Les feuilles mortes se ramassent à la pelle, / As folhas mortas apanham-se com uma pá,

Les souvenirs et les regrets aussi / As recordações e os remorsos também

Et le vent du nord les emporte / E o vento norte norte transporta-os

Dans la nuit froide de l’oubli. / Na noite fria do esquecimento.

– Jacques Prévert

Em Folhas Caídas, de Aki Kaurismäki, sopra um vento nórdico e as folhas caem: o filme despe-se de floreados. Na sua simplicidade narrativa – sem ambiguidades ou irresoluções – o infinito projeta-se no concreto; as imagens são resquícios de humanidade.   

O vento sopra e as folhas caem.  

Resta uma representação da classe operária finlandesa, a quarta parte de uma trilogia. A receita repete-se, mas os pormenores são atuais: como uma ode ao que persiste e um testemunho do momento presente. As condições de trabalho de Holappa (Jussi Vatanen) e Ansa (Alma Pöysti) são precárias. Morrem de bebida, de desgosto e de solidão. As notícias da guerra entre a Rússia e a Ucrânia são ouvidas na rádio e fazem já parte do seu dia-a-dia: porque a violência é banal e a morte faz companhia. 

Quando o vento sopra e as folhas caem, é tempo de inverno.  

Mas as folhas mortas apanham-se com uma pá – as lembranças e os arrependimentos também.

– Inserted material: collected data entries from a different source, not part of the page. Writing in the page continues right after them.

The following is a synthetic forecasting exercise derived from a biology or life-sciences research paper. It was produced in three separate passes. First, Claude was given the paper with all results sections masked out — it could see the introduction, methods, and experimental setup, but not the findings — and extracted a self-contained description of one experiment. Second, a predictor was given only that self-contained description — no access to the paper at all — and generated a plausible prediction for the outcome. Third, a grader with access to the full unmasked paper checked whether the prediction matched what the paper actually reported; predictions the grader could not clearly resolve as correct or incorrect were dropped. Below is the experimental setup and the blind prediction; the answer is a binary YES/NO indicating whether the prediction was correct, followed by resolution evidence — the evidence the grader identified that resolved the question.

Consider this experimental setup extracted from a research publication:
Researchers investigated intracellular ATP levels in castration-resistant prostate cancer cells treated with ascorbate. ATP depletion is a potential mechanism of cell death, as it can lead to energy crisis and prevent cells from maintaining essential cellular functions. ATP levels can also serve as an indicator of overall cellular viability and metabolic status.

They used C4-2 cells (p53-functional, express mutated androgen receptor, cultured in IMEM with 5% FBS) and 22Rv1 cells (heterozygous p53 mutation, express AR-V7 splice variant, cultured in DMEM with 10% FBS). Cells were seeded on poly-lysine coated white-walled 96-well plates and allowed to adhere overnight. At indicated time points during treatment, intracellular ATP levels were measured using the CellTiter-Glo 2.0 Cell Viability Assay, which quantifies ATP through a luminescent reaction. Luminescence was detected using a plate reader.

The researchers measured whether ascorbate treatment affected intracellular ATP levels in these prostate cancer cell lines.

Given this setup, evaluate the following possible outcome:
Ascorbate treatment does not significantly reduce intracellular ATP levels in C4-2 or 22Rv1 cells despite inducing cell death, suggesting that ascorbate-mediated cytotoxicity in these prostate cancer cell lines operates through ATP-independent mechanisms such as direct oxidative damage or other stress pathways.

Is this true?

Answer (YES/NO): NO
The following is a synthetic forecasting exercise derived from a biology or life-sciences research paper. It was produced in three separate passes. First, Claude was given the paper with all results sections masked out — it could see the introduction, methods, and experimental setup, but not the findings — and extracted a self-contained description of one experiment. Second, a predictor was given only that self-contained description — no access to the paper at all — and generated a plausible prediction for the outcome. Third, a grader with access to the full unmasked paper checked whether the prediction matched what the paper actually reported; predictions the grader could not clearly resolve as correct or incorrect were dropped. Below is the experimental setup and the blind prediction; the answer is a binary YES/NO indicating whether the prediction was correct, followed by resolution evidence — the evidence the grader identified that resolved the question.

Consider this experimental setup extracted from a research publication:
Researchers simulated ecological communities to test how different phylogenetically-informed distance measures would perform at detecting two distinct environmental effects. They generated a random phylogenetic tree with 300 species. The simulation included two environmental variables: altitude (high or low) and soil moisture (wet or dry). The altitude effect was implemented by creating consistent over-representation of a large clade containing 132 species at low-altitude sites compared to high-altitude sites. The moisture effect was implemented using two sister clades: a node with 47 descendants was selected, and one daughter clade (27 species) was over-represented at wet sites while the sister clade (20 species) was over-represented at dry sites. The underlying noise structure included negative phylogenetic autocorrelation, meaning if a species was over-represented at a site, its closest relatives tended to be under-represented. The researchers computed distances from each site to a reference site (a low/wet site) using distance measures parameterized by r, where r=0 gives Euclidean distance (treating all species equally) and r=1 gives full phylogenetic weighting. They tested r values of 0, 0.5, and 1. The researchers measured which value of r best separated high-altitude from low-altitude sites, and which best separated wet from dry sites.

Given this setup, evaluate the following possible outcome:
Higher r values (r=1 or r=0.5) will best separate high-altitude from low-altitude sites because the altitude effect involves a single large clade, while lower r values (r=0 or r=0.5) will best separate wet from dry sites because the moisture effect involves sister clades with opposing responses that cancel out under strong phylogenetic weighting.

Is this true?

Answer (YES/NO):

Nasce a primavera e um amor entre duas almas solitárias. Conhecem-se num bar de karaoke; nesse espaço onde as cores são mais quentes e a temporalidade é diferente. São poucas as palavras trocadas. Ainda não sabem os seus nomes, mas encontram conforto nesse constrangimento caloroso. É entre encontros e desencontros que partilham um jantar e uma ida ao cinema. E não será por acaso que o seu primeiro beijo é emoldurado pelo cartaz de Brief Encounter. Porque é disso que se trata Folhas Caídas. De um encontro breve, de um suspiro contra a solidão e de um amor comum: improvável e silencioso. 

Depois do vento soprar e das folhas caírem, resta o cinema.  

Os diálogos são escassos e as personagens são especiais por não o serem. O tempo passa nas prateleiras do supermercado, nas ruas cinzentas de Helsínquia, no ruído da indústria metalúrgica e nas pontas de cigarros apagados. E quando temos certeza de que o mundo cabe dentro do cinema, o filme termina com o nome “Chaplin”. Um regresso às origens: a esse lugar onde os mortos não morrem; onde nada acontece além da vida que passa.